For decades, big corporations have used environmental initiatives like recycling or talk of consumers’ “carbon footprint” to shift responsibility onto individuals. By deflecting in this way, companies have been able to get away with their harmful practices for far too long. It was reported that between 1988 and 2017, a mere 100 companies were responsible for 71% of global greenhouse gas emissions in the fossil fuel and cement sector. Of course, this study is limited to just two sectors, but it’s fair to infer that to a large extent, a small number of major corporations are disproportionately responsible for the majority of global greenhouse gas emissions.
Once you put things into perspective like this, it seems laughable to focus mainly on the recycling habits of individuals.

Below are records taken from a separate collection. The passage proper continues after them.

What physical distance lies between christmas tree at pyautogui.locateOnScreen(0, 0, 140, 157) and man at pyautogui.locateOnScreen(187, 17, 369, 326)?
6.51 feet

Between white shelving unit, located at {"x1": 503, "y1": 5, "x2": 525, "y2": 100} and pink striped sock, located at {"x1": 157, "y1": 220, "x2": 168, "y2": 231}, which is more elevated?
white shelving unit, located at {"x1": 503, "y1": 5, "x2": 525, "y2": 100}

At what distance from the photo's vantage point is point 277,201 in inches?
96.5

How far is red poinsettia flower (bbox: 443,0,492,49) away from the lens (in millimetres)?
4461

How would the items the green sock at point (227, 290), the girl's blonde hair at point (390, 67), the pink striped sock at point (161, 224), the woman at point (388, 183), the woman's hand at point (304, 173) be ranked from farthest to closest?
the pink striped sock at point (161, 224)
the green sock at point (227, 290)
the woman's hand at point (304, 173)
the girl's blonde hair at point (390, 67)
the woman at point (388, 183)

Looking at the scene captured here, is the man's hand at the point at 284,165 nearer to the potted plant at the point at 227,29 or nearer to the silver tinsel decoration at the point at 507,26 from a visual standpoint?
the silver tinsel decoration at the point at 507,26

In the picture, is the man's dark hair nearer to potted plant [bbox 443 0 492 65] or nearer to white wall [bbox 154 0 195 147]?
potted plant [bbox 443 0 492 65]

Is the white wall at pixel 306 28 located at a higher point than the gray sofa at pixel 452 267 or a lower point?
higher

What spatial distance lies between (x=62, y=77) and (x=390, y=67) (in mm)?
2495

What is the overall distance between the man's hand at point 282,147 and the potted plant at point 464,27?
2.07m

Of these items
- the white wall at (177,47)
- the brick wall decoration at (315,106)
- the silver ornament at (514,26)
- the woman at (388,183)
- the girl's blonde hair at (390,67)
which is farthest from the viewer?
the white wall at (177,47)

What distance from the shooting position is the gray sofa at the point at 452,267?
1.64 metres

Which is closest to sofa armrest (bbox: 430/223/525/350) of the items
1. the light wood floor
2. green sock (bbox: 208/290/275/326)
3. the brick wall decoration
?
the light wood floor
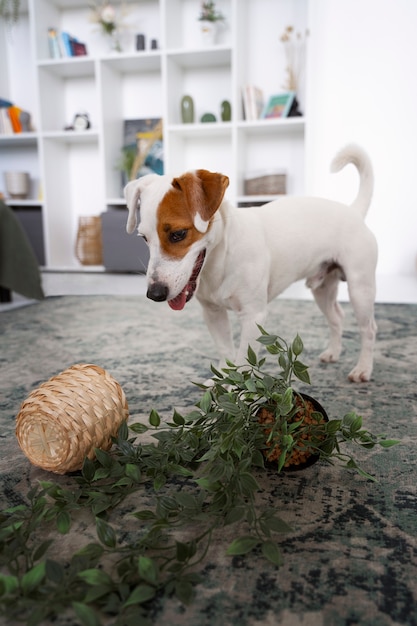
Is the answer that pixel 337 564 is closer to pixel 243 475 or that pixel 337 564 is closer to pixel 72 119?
pixel 243 475

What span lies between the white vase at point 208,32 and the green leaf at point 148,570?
4.25 m

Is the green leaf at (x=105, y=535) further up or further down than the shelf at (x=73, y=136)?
further down

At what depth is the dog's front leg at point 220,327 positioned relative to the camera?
145cm

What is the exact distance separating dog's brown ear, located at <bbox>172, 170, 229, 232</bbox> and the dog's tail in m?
0.66

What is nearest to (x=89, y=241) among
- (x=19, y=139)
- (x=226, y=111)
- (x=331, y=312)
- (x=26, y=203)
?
(x=26, y=203)

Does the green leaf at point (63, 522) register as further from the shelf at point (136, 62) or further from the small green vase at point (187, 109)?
the shelf at point (136, 62)

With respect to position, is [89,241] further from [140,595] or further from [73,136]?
[140,595]

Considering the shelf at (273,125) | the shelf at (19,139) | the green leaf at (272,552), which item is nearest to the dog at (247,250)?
the green leaf at (272,552)

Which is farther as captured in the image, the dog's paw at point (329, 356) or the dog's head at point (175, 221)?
the dog's paw at point (329, 356)

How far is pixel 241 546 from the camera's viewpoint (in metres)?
0.67

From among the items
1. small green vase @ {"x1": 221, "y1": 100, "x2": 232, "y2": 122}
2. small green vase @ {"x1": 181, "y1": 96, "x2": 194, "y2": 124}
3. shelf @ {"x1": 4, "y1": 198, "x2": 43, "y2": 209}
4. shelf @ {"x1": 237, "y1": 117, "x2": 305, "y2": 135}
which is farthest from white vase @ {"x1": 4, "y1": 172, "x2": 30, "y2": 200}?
shelf @ {"x1": 237, "y1": 117, "x2": 305, "y2": 135}

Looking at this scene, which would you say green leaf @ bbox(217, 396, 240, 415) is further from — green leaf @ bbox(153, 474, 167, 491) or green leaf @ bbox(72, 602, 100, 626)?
green leaf @ bbox(72, 602, 100, 626)

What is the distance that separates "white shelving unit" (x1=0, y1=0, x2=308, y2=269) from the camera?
4.11m

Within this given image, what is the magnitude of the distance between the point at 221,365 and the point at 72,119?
401cm
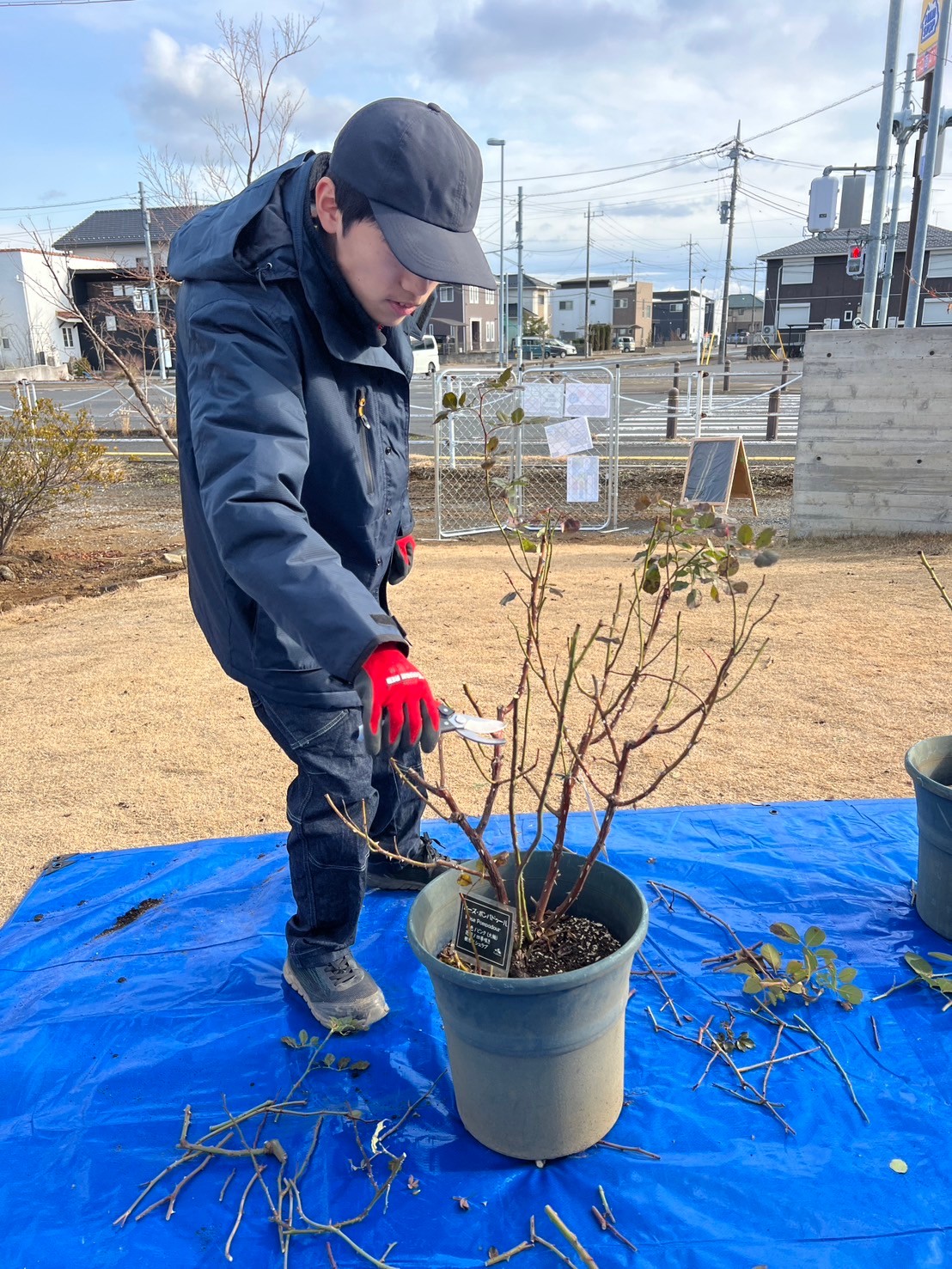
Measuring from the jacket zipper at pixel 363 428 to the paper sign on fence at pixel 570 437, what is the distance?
20.0 feet

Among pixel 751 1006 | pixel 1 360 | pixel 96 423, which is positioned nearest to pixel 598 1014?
pixel 751 1006

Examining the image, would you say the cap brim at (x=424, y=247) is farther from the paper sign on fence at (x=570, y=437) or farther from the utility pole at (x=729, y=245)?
the utility pole at (x=729, y=245)

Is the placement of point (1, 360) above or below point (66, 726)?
above

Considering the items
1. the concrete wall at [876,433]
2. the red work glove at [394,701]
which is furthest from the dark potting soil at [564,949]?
the concrete wall at [876,433]

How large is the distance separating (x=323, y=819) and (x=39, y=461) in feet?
20.2

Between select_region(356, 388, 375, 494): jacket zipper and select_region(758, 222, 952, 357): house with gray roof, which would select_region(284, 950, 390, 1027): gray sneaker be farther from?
select_region(758, 222, 952, 357): house with gray roof

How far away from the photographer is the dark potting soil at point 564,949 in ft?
5.23

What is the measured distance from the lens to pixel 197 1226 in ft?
4.86

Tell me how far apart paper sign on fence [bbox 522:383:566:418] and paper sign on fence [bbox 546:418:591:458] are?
0.39 ft

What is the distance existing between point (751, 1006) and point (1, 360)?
45.2 meters

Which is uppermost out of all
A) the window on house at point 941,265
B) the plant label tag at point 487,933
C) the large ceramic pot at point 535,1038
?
the window on house at point 941,265

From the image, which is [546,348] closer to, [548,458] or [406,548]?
[548,458]

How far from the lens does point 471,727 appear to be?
4.63ft

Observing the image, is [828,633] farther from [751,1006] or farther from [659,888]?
[751,1006]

While EDO does encourage individuals to partake in initiatives like clean ups or to end plastic pollution, this Earth Day they emphasise the need to “push for sustainable solutions across the board as voters and consumers”. It is vital that we as consumers support businesses that are serious about their environmental responsibility. Showing companies and stakeholders that their clients and consumers care about their green practices is essential to getting those changes to happen. This is the best way for us as individuals to get the ball rolling on the green economy. We must hold the private sector accountable and not be deceived into thinking that the climate crisis is our fault as individuals or our responsibility to solve alone. Mitigating climate change is such a monumental task that we will only be successful if action comes from the corporate sector, governments, and individuals working together to invest in our planet.